**DATASET RECORDS:**
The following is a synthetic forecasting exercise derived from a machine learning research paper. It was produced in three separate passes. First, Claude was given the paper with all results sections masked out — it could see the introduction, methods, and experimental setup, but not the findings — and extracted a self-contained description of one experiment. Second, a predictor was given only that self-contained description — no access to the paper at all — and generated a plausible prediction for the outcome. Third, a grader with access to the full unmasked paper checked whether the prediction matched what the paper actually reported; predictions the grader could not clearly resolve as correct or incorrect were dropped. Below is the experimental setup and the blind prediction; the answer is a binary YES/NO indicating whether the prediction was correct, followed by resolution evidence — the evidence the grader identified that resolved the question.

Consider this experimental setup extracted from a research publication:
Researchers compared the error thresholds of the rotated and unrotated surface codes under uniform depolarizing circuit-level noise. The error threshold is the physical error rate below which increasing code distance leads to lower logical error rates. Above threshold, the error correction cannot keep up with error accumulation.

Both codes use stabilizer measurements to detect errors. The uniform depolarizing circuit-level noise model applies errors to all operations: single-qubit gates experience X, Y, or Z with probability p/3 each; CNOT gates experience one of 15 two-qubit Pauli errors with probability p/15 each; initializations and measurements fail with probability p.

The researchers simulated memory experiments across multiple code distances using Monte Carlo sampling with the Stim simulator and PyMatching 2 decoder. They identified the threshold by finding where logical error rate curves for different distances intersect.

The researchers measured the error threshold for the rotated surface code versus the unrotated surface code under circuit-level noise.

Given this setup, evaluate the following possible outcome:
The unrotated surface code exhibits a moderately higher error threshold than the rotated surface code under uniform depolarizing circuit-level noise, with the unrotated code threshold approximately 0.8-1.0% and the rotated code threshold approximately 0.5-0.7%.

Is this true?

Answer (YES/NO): NO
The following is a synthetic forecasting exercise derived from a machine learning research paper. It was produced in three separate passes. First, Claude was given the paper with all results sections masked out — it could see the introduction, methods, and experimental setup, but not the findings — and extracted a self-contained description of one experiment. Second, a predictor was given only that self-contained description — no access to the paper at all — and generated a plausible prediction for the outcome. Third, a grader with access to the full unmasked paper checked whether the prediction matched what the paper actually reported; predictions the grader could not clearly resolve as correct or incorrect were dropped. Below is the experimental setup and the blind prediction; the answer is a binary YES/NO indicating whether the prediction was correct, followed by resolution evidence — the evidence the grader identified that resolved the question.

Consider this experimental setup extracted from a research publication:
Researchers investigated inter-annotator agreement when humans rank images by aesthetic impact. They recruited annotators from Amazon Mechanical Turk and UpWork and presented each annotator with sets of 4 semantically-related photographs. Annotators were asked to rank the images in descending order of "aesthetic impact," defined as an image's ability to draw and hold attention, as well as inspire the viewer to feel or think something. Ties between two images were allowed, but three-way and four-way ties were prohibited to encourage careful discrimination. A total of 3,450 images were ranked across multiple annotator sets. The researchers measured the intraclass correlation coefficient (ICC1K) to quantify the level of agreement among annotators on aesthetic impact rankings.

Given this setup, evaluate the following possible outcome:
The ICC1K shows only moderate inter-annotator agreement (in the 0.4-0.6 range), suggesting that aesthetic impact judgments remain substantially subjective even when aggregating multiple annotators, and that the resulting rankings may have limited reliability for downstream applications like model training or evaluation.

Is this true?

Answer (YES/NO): YES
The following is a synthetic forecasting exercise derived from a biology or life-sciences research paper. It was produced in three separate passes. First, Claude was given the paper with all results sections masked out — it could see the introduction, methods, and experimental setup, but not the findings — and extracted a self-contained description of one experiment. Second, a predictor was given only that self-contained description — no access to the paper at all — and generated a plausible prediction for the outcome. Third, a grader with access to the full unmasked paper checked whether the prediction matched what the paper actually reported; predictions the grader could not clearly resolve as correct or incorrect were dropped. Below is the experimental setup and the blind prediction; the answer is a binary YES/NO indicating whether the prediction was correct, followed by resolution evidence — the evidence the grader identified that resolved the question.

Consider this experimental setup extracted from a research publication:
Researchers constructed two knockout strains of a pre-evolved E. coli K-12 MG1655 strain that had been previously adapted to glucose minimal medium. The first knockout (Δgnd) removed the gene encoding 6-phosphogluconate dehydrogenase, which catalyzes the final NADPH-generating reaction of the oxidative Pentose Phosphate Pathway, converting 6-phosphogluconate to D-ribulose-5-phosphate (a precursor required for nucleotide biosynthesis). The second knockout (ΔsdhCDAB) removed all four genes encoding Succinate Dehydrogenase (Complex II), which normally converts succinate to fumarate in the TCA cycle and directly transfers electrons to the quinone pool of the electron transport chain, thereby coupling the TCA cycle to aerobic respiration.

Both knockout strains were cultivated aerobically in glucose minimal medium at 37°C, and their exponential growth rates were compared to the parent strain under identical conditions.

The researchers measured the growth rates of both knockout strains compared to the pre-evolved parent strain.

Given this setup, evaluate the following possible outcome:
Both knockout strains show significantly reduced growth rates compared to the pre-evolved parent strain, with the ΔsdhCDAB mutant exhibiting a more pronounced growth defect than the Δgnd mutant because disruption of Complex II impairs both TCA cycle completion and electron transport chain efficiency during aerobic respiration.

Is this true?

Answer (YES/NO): NO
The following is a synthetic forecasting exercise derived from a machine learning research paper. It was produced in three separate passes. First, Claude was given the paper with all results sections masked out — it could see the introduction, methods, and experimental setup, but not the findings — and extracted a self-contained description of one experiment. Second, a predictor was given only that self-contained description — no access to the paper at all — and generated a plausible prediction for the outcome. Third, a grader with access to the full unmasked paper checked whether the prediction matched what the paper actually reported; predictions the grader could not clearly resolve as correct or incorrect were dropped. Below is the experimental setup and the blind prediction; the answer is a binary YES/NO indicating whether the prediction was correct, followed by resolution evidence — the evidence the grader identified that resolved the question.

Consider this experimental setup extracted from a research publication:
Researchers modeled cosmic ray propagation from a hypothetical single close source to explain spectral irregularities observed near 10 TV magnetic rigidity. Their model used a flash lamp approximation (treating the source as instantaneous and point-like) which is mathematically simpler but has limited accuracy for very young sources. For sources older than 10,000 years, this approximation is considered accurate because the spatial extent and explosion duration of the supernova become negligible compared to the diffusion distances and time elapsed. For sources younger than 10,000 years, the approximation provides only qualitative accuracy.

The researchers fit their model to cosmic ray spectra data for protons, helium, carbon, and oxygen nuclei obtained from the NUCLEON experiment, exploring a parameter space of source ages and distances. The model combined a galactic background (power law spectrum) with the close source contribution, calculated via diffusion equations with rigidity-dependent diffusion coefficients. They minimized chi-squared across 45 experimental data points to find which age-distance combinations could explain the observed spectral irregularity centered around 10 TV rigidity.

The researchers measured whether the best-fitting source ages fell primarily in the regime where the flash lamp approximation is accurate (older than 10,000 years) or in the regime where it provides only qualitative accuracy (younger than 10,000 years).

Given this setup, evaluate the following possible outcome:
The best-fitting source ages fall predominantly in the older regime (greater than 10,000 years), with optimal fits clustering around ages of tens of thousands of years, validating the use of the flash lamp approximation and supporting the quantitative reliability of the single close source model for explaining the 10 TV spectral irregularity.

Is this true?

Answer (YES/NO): NO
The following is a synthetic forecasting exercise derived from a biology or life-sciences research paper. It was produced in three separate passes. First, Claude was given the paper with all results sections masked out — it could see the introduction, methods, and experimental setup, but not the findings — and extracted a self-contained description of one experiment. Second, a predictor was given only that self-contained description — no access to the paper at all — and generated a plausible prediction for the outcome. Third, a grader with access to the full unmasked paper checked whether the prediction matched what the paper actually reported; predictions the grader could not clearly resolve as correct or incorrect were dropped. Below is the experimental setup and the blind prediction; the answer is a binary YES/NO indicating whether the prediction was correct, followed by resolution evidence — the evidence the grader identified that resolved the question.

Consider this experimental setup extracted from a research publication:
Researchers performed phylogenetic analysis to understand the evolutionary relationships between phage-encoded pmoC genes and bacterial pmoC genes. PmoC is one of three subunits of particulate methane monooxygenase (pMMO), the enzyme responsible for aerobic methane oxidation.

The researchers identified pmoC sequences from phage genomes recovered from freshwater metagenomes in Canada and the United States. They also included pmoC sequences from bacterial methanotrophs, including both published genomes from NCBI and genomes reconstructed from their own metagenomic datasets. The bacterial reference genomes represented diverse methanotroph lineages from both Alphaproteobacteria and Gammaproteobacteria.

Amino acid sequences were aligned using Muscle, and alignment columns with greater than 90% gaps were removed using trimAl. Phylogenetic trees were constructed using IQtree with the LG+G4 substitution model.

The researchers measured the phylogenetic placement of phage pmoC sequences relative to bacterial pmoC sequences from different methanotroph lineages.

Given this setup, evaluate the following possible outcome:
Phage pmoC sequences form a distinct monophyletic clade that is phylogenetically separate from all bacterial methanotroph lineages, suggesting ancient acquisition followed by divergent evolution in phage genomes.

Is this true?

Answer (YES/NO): NO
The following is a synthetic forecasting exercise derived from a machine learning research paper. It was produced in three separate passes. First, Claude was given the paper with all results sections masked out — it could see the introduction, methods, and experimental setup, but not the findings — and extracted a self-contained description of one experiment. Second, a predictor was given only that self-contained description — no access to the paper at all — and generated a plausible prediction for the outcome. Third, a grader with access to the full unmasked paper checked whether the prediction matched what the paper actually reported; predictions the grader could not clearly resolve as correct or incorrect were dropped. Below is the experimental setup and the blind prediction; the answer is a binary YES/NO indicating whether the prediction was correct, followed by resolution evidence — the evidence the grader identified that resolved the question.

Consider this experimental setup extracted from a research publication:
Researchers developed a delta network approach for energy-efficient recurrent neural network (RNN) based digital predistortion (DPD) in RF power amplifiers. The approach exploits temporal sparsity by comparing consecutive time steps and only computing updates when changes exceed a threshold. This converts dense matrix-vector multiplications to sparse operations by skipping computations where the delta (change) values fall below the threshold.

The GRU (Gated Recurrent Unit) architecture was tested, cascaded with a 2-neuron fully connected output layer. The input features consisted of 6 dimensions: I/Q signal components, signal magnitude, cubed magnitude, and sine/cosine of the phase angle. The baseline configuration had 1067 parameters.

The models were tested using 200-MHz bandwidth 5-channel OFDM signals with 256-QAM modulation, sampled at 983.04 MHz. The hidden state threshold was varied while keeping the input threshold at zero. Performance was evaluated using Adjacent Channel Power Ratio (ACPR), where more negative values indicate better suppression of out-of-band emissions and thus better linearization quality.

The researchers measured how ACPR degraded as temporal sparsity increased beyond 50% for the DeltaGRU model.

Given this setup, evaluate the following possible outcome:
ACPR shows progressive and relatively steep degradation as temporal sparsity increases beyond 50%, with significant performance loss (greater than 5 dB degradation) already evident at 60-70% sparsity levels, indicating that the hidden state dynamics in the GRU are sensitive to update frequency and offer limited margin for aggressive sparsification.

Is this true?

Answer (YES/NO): NO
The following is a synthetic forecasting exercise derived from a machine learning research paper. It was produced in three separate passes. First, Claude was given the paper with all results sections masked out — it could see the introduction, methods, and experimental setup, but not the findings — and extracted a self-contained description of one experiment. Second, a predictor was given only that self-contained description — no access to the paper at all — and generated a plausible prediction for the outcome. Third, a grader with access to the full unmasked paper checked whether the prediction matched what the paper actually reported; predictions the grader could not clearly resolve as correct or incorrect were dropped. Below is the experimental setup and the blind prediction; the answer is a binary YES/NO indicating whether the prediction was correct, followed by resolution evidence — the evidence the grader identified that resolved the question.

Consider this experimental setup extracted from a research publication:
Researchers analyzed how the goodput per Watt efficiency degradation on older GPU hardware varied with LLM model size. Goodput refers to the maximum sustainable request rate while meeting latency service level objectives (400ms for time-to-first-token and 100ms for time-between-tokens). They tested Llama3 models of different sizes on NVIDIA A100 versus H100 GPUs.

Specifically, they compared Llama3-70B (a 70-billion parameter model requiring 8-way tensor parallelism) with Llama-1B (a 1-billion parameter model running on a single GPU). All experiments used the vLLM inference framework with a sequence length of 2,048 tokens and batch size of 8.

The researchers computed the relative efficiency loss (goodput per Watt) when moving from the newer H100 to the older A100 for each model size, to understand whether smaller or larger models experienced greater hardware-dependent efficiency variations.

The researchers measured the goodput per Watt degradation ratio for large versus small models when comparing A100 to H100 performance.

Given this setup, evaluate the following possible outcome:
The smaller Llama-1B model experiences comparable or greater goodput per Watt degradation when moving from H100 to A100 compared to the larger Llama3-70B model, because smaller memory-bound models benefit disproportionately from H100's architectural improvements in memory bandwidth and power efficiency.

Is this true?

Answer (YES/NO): NO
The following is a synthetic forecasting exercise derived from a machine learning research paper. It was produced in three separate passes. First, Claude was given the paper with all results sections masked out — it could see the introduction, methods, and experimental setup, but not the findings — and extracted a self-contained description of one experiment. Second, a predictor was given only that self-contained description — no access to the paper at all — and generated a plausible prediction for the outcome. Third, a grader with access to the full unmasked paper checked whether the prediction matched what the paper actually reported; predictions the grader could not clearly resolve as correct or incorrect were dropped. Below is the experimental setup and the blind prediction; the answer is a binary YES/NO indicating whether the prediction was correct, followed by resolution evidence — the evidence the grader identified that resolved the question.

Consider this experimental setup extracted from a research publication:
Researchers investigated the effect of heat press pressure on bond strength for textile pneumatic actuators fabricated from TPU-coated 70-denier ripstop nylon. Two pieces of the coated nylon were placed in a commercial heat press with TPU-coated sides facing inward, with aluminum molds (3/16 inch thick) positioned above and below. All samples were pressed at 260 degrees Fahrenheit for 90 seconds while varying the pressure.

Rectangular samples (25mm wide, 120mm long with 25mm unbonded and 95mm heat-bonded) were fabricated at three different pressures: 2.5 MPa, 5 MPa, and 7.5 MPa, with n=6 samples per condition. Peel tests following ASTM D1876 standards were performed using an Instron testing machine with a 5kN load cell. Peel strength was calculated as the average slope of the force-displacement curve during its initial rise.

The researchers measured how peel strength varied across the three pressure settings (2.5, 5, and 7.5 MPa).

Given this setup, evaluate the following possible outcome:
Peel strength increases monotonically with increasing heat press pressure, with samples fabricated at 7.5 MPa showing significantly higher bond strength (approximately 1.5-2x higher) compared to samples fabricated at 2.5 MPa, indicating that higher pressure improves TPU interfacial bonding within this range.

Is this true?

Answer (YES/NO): NO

**EXERCISE GOAL:** Take every line from the data that contains the word "distances".

**REPLY TO THE EXERCISE:**
The researchers simulated memory experiments across multiple code distances using Monte Carlo sampling with the Stim simulator and PyMatching 2 decoder. They identified the threshold by finding where logical error rate curves for different distances intersect.
Researchers modeled cosmic ray propagation from a hypothetical single close source to explain spectral irregularities observed near 10 TV magnetic rigidity. Their model used a flash lamp approximation (treating the source as instantaneous and point-like) which is mathematically simpler but has limited accuracy for very young sources. For sources older than 10,000 years, this approximation is considered accurate because the spatial extent and explosion duration of the supernova become negligible compared to the diffusion distances and time elapsed. For sources younger than 10,000 years, the approximation provides only qualitative accuracy.
The researchers fit their model to cosmic ray spectra data for protons, helium, carbon, and oxygen nuclei obtained from the NUCLEON experiment, exploring a parameter space of source ages and distances. The model combined a galactic background (power law spectrum) with the close source contribution, calculated via diffusion equations with rigidity-dependent diffusion coefficients. They minimized chi-squared across 45 experimental data points to find which age-distance combinations could explain the observed spectral irregularity centered around 10 TV rigidity.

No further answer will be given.